> PASSAGE TO READ
○ ○ ○
DCF Overview and Key Rules of Thumb
The process of DCF analysis
"In DCF analysis you value a company with the Present Value of its Free Cash Flows plus the Present Value of its Terminal Value. You can divide the process into 6 steps: 1. Project a company's Free Cash Flows over a 5-10 year period. 2. Calculate the company's Discount Rate, usually using WACC (Weighted Average Cost of Capital) 3. Discount and sum up the company's Free Cash Flows. 4. Calculate and sum up the company's Terminal Value. 5. Discount the Terminal Value to its Present Value. 6. Add the discounted Free Cash Flows to the discounted Terminal Value.
What to know about DCF
1. What it is, how you use it, how to walk through a DCF analysis 2. How to calculate FCF and how levered FCF differs from unlevered FCF. 3. How to calculate the discount rate in a DCF and how to apply concepts like WACC and cost of equity. 4. How to calculate terminal value, what it means and how it contributes to DCF 5. How different factors impact the output of a DCF and what changes have the biggest effect.
○ ○ ○
> ENTRIES SHOWN
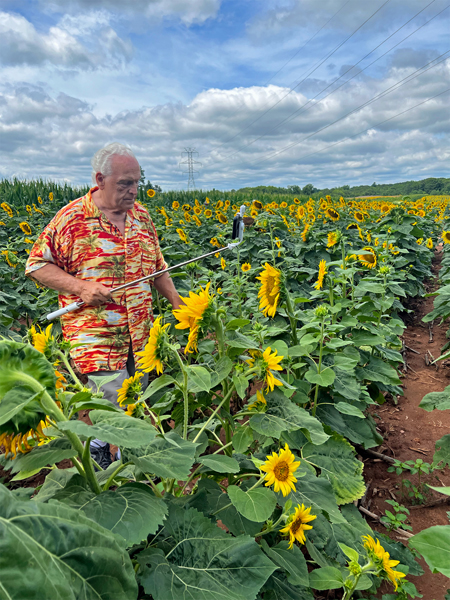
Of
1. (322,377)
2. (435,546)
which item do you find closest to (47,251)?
(322,377)

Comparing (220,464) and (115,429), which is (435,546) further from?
(115,429)

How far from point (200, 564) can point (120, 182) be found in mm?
2350

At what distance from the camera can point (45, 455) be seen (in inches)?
34.9

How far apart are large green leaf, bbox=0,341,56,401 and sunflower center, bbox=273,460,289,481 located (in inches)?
31.0

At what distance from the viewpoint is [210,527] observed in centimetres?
101

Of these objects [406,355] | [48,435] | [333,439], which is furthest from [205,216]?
[48,435]

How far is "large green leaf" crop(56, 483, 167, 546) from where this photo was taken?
80cm

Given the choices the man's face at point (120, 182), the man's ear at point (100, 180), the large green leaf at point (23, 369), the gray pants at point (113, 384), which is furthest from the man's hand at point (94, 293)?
the large green leaf at point (23, 369)

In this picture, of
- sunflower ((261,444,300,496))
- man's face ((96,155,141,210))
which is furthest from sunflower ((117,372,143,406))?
man's face ((96,155,141,210))

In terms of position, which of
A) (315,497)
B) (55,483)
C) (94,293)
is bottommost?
(315,497)

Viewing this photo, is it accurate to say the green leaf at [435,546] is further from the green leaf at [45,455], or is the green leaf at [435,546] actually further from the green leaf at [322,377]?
the green leaf at [322,377]

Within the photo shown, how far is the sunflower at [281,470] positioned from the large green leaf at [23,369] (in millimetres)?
761

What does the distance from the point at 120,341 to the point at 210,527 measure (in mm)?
1998

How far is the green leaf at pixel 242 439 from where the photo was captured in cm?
140
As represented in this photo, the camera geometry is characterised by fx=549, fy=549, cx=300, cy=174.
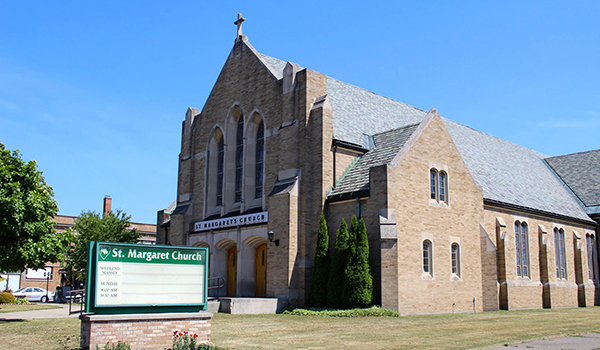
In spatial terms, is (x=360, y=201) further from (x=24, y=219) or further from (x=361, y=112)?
(x=24, y=219)

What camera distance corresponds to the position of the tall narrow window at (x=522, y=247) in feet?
99.9

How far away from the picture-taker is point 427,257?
24.0 meters

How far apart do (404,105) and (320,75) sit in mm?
9608

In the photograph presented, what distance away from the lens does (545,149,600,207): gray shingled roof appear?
128 feet

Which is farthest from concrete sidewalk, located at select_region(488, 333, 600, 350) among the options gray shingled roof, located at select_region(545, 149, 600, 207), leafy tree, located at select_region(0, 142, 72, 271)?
gray shingled roof, located at select_region(545, 149, 600, 207)

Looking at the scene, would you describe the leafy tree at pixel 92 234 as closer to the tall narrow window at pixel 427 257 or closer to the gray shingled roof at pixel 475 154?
the gray shingled roof at pixel 475 154

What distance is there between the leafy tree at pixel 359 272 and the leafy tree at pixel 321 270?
1.39 meters

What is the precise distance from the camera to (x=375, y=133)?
2844 cm

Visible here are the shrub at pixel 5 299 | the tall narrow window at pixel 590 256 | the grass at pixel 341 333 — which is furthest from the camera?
the tall narrow window at pixel 590 256

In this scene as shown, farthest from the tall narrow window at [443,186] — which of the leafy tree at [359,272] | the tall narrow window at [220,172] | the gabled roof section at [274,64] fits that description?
the tall narrow window at [220,172]

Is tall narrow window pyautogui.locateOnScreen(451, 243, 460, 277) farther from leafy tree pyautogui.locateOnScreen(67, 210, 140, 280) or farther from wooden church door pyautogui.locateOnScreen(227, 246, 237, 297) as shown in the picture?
leafy tree pyautogui.locateOnScreen(67, 210, 140, 280)

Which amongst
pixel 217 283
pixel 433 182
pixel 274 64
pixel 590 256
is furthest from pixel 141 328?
pixel 590 256

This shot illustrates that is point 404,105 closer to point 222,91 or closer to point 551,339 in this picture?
point 222,91

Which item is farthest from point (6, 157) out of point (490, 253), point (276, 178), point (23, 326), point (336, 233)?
→ point (490, 253)
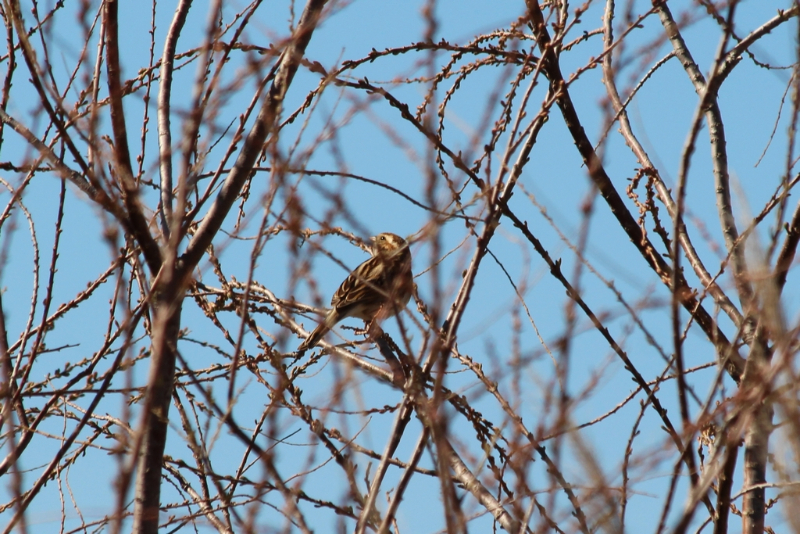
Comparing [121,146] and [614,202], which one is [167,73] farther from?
[614,202]

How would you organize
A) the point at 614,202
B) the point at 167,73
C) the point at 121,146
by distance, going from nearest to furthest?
the point at 121,146 < the point at 167,73 < the point at 614,202

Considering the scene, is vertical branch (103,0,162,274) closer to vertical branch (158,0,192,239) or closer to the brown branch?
vertical branch (158,0,192,239)

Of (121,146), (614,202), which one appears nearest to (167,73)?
(121,146)

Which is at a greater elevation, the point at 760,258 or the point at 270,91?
the point at 270,91

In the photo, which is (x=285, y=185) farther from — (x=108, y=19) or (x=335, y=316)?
(x=335, y=316)

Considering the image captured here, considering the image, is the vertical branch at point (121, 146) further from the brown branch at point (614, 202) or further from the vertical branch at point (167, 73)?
the brown branch at point (614, 202)

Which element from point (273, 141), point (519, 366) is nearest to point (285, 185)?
point (273, 141)

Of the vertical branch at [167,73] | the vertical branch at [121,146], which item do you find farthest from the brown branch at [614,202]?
the vertical branch at [121,146]

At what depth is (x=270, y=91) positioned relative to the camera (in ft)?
10.3

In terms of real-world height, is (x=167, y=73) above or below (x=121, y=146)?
above

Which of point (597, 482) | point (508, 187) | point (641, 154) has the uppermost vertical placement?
point (641, 154)

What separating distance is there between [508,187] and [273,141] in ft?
2.32

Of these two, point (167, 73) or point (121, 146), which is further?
point (167, 73)

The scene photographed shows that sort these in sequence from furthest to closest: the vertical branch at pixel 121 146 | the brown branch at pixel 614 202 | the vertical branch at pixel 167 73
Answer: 1. the brown branch at pixel 614 202
2. the vertical branch at pixel 167 73
3. the vertical branch at pixel 121 146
○ ○ ○
> TASKS TO CARRY OUT
**A)** In the DCF overview, what is usually used to calculate a company's discount rate?
**B)** Pick up the DCF overview after its final sentence and carry it forward.

> ANSWERS FOR THE TASKS
**A)** WACC (Weighted Average Cost of Capital).

**B)**
DCF Basic Concept
A company is worth the present value of its future cash flows. What the market thinks the company is worth is irrelevant - all that matters is how much in real cash flow it generates in the future. Methodology: Divide a company's cash flows into a "near future" period and then a "distant future" period, determine the values for each period, and then discount them back to their present values since money today is worth more than money tomorrow.
Operating Assets and Liabilities
Change in Operating Assets and Liabilities is also known as Change in Working Capital or Change in Operating Working Capital. (This is not the same as only current assets and current liabilities because other things are included) This section comes directly form a company's cash flow from operations section and all you are doing here is the following: -If assets goes up, cash flow goes down. -If assets goes down, cash flow goes up. -If Liability goes up, cash flow goes up -If liability goes down, cash flow goes down. Then you just add all this up to get one number for all operating assets and liabilities. (All pulled from accounting section) Cash is excluded because you're calculating the change in cash.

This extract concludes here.